#### [SOURCE MATERIAL]
━━━━

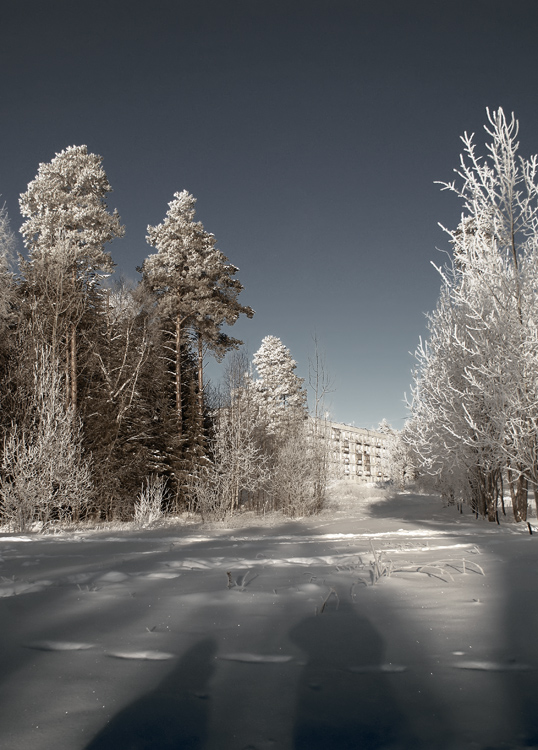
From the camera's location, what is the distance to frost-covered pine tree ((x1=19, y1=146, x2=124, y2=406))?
17438 mm

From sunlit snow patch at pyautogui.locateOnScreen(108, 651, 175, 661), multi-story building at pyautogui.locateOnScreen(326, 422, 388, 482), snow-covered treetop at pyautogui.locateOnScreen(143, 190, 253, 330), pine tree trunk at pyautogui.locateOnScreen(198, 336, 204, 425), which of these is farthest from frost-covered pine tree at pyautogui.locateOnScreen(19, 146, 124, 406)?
multi-story building at pyautogui.locateOnScreen(326, 422, 388, 482)

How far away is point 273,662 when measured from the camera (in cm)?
184

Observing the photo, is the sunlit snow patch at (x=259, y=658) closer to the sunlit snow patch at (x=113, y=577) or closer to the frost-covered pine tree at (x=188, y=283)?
the sunlit snow patch at (x=113, y=577)

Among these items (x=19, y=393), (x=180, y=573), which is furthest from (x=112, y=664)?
(x=19, y=393)

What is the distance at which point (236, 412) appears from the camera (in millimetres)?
21594

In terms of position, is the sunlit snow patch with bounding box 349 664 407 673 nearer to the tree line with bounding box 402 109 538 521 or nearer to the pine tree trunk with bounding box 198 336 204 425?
the tree line with bounding box 402 109 538 521

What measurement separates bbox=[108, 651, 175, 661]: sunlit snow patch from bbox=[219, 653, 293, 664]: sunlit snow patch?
0.22m

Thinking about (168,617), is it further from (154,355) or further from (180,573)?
(154,355)

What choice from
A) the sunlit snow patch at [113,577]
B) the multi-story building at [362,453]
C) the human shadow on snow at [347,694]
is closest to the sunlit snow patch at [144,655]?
the human shadow on snow at [347,694]

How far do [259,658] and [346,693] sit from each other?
0.42 meters

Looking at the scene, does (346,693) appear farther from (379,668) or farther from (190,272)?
(190,272)

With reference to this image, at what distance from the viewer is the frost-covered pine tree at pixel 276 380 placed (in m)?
36.5

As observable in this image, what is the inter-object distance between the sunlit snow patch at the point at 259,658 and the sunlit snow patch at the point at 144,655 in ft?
0.73

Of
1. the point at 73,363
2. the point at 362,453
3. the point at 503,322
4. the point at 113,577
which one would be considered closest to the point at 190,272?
the point at 73,363
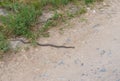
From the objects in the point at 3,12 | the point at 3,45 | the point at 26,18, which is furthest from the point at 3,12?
the point at 3,45

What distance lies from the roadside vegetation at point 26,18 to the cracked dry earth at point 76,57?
0.14 m

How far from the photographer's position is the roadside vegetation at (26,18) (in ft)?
15.4

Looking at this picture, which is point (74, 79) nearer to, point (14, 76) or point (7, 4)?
point (14, 76)

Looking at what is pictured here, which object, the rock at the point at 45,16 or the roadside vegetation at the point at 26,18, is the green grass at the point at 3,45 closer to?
the roadside vegetation at the point at 26,18

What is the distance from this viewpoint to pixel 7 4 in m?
5.25

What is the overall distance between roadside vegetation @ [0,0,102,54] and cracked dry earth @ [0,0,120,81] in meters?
0.14

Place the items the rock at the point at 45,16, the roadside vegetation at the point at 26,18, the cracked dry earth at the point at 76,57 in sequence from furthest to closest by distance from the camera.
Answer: the rock at the point at 45,16 → the roadside vegetation at the point at 26,18 → the cracked dry earth at the point at 76,57

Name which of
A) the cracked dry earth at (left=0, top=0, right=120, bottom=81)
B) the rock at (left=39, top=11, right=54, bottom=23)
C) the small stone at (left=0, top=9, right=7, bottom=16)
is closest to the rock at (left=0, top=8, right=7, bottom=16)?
the small stone at (left=0, top=9, right=7, bottom=16)

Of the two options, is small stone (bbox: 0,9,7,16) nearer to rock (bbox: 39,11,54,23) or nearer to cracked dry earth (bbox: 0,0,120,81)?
rock (bbox: 39,11,54,23)

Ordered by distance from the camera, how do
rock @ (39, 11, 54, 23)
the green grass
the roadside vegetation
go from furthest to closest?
rock @ (39, 11, 54, 23) < the roadside vegetation < the green grass

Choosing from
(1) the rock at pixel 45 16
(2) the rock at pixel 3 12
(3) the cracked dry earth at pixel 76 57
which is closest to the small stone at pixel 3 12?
(2) the rock at pixel 3 12

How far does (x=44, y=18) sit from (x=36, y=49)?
2.29 ft

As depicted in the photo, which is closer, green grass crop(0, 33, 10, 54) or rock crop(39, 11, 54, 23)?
green grass crop(0, 33, 10, 54)

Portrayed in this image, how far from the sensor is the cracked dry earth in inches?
155
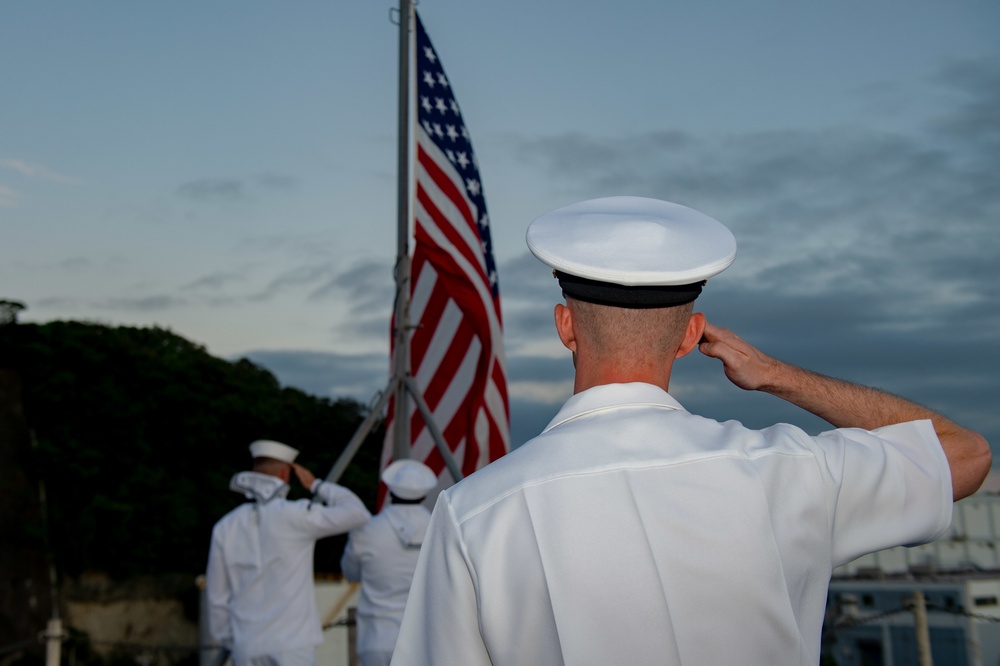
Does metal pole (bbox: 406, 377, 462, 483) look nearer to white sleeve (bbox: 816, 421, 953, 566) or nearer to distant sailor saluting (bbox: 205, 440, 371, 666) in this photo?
distant sailor saluting (bbox: 205, 440, 371, 666)

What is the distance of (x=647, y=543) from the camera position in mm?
1430

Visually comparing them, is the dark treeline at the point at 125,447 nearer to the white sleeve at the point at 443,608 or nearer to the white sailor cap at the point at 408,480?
the white sailor cap at the point at 408,480

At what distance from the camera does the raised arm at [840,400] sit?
1634mm

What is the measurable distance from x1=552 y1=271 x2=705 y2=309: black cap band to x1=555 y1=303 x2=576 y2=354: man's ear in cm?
3

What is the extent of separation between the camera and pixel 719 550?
143 centimetres

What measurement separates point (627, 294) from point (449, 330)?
638 centimetres

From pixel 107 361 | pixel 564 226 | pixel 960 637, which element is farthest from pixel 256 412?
pixel 960 637

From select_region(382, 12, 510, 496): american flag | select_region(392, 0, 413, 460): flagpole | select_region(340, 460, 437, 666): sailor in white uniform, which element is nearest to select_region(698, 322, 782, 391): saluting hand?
select_region(340, 460, 437, 666): sailor in white uniform

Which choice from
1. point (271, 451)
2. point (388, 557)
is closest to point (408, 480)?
point (388, 557)

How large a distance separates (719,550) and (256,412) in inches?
692

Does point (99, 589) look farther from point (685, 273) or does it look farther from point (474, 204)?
point (685, 273)

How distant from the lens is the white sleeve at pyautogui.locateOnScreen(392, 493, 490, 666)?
1440 millimetres

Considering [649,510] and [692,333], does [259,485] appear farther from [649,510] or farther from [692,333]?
[649,510]

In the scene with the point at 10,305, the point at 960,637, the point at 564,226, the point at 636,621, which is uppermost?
the point at 10,305
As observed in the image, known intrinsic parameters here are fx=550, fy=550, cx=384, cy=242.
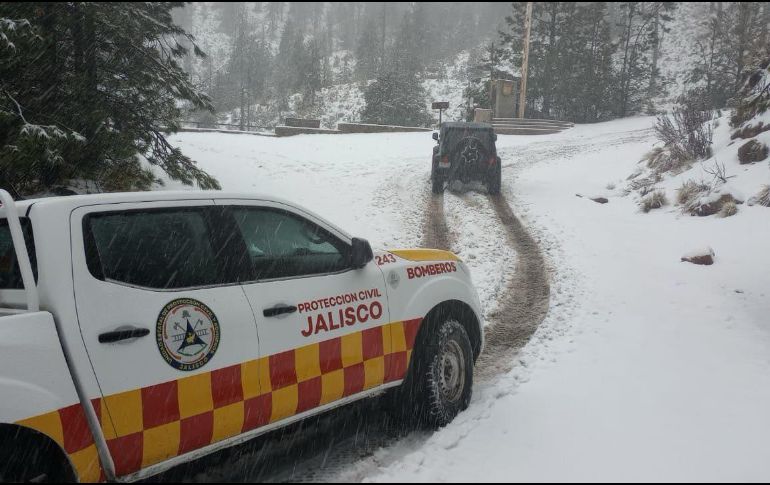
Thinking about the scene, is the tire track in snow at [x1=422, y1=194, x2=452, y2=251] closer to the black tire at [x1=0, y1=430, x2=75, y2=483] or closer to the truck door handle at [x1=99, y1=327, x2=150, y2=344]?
the truck door handle at [x1=99, y1=327, x2=150, y2=344]

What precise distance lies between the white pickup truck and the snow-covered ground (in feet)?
2.21

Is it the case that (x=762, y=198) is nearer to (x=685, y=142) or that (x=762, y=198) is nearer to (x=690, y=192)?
(x=690, y=192)

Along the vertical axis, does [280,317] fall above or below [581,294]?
above

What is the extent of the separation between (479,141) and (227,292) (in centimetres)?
1249

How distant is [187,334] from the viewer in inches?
107

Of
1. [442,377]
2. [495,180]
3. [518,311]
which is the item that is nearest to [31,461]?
[442,377]

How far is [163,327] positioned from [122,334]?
0.19 metres

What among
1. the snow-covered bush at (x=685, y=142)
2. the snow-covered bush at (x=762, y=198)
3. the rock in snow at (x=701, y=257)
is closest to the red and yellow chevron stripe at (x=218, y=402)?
the rock in snow at (x=701, y=257)

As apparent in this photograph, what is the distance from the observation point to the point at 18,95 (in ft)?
25.1

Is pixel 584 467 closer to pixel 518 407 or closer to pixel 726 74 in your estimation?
pixel 518 407

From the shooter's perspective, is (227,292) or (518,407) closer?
(227,292)

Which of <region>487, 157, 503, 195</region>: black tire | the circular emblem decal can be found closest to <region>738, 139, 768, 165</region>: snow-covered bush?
<region>487, 157, 503, 195</region>: black tire

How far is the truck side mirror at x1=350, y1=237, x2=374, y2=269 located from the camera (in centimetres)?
356

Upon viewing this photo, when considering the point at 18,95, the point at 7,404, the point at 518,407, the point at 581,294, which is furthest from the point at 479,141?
the point at 7,404
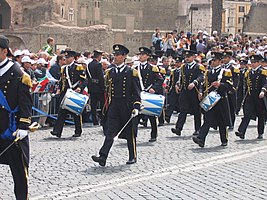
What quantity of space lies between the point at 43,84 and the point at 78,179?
6.58 meters

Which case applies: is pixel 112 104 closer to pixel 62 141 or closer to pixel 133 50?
pixel 62 141

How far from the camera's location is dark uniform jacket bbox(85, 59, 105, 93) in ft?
53.4

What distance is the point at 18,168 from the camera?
771 centimetres

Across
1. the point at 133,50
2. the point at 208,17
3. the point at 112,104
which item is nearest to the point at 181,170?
the point at 112,104

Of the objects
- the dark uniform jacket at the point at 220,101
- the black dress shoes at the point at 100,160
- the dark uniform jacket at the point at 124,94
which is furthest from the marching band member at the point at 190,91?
the black dress shoes at the point at 100,160

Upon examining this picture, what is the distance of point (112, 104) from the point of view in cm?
1124

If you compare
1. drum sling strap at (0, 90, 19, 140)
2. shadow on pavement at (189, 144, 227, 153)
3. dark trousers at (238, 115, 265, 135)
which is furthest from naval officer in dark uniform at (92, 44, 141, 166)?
dark trousers at (238, 115, 265, 135)

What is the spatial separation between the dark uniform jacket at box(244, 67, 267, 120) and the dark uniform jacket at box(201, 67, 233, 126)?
1168 millimetres

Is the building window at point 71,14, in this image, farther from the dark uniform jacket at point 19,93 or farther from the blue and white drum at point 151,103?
the dark uniform jacket at point 19,93

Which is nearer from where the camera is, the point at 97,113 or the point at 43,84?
the point at 43,84

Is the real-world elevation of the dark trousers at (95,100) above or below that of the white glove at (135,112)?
below

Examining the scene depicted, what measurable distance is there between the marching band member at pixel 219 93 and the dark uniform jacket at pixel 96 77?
350cm

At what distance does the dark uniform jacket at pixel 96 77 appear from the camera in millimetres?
16281

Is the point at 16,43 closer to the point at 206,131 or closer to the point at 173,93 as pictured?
the point at 173,93
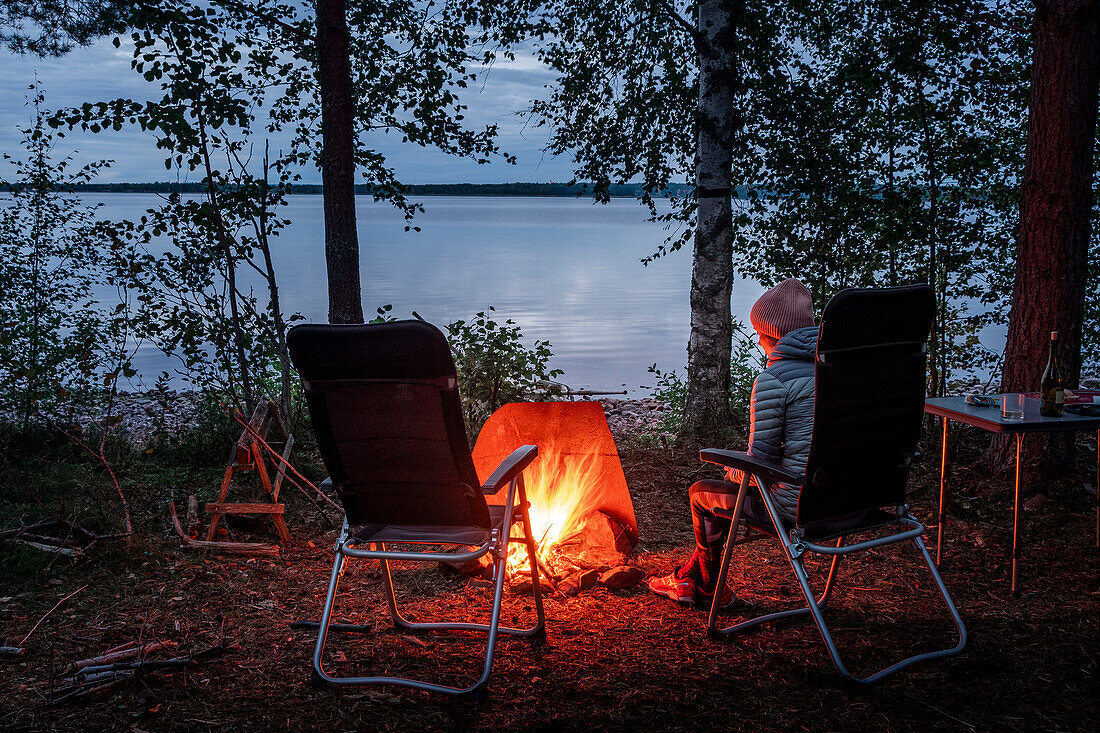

━━━━

#### [PROBLEM REQUIREMENTS]
Please show each line above that contains the string "door". Case counts.

#### [OUTPUT OF THE EXERCISE]
Thinking about the scene, is the tire track in snow at [x1=422, y1=194, x2=452, y2=251] closer to the black tire at [x1=0, y1=430, x2=75, y2=483] or closer to the truck door handle at [x1=99, y1=327, x2=150, y2=344]?
the truck door handle at [x1=99, y1=327, x2=150, y2=344]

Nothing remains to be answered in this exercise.